Vegetables- Vegetables gardens need a regular supply of nutrients to produce well. Most commonly this is done by applying granular fertilizers like an 8-8-8 analysis. Usually at least 2 or 3 applications (in addition to the fertilization that is done at planting) will be needed during the growing season. For more information see the Florida Vegetable Gardening Guide here: http://edis.ifas.ufl.edu/VH021
Bananas- Bananas should be fertilized about every other month with a fertilizer that contains twice as much potassium (the third number in the fertilizer analysis) as it does nitrogen (the first number). Bananas are heavy feeders in general and usually should be fertilized every other month. Many banana plants in the area suffered damage in the early January cold wave and adequate fertilizer will supply nutrients that are needed to produce new growth and eventually fruit. More information on growing bananas can be found here: http://edis.ifas.ufl.edu/MG040
Lawn Fertilization- The ideal time to make the first application of fertilizer on lawns is about 2 weeks after the lawn begins to show signs of fast growth after the slow growth of the winter. The grass roots are then ready to efficiently pick up the fertilizer. A 15-0-15 or 15-2-15 is suggested. At least some of the nitrogen in the fertilizer should be in a slow release (water insoluble) form. This information will be shown on the fertilizer bag.
Azaleas- Azaleas can be pruned, if needed, once flowering has finished.
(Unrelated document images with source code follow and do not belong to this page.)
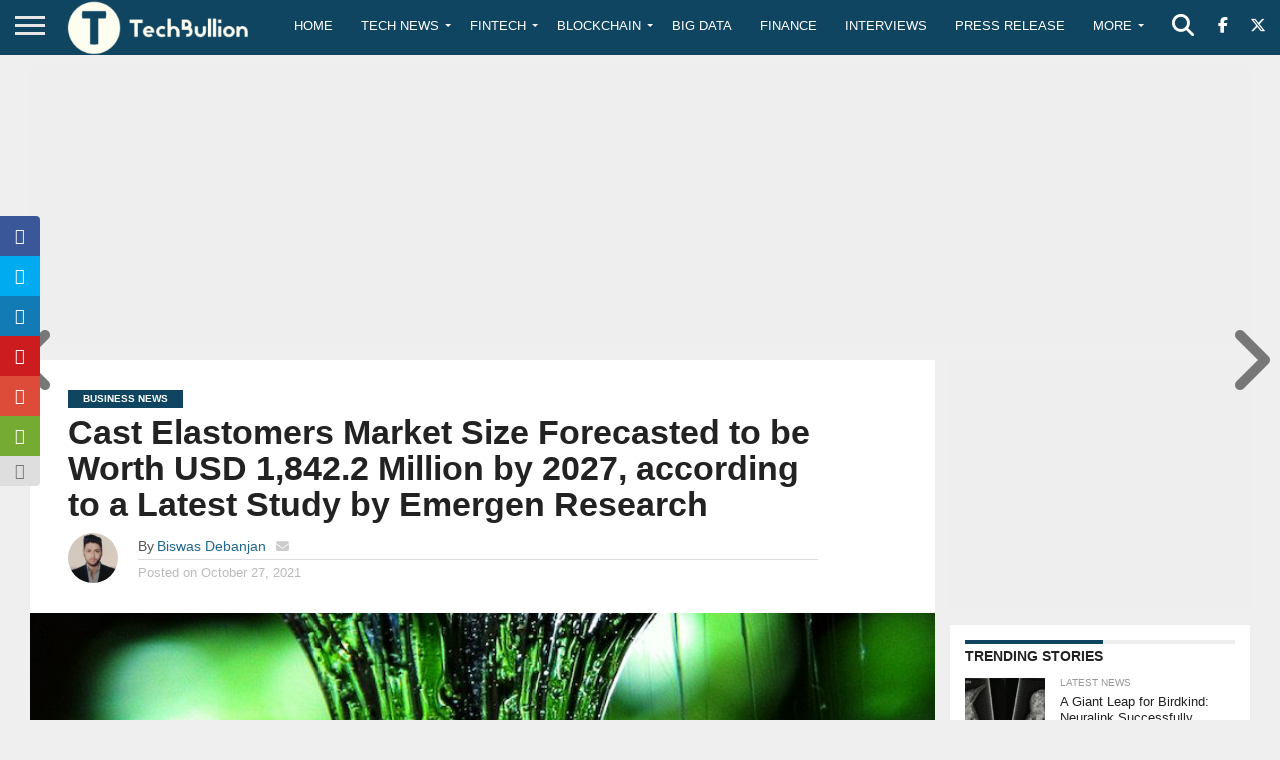

--- FILE ---
content_type: text/html; charset=utf-8
request_url: https://www.google.com/recaptcha/api2/aframe
body_size: -87
content:
<!DOCTYPE HTML><html><head><meta http-equiv="content-type" content="text/html; charset=UTF-8"></head><body><script nonce="RI81-923pGAecjfBoaqfJg">/** Anti-fraud and anti-abuse applications only. See google.com/recaptcha */ try{var clients={'sodar':'https://pagead2.googlesyndication.com/pagead/sodar?'};window.addEventListener("message",function(a){try{if(a.source===window.parent){var b=JSON.parse(a.data);var c=clients[b['id']];if(c){var d=document.createElement('img');d.src=c+b['params']+'&rc='+(localStorage.getItem("rc::a")?sessionStorage.getItem("rc::b"):"");window.document.body.appendChild(d);sessionStorage.setItem("rc::e",parseInt(sessionStorage.getItem("rc::e")||0)+1);localStorage.setItem("rc::h",'1769687908812');}}}catch(b){}});window.parent.postMessage("_grecaptcha_ready", "*");}catch(b){}</script></body></html>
If the mulch around them has mostly rotted away, apply more so that the mulch is about 2 to 3 inches thick. Although there are exceptions, azaleas as a group are not the most drought tolerant plants and mulching will help to hold moisture in the soil.
Palms- One of the most important parts of the care needed to keep palms healthy and attractive is proper fertilization. Research done by the University of Florida has established that an 8-2-12-4 analysis fertilizer is best for palms. The nitrogen, potassium and magnesium should be in a controlled release form. It should also contain the micronutrients iron (about 1.5-2%, 0.1-0.2% if in the chelated form), manganese (about 1.5-2%) and trace amounts of zinc, copper and boron. Some nurseries and other outlets in the area are carrying this fertilizer. The fertilizer should be broadcast evenly throughout the area under the canopy of the palm. Applying the fertilizer in this way is much more effective than using fertilizer spikes or punching holes in which to apply the fertilizer. If there is turf within 50 feet of palms it should be fertilized with the same palm fertilizer, not a high nitrogen turf fertilizer. High nitrogen, low potassium fertilizers can induce severe and sometimes fatal potassium and magnesium deficiencies if they are applied anywhere near palms.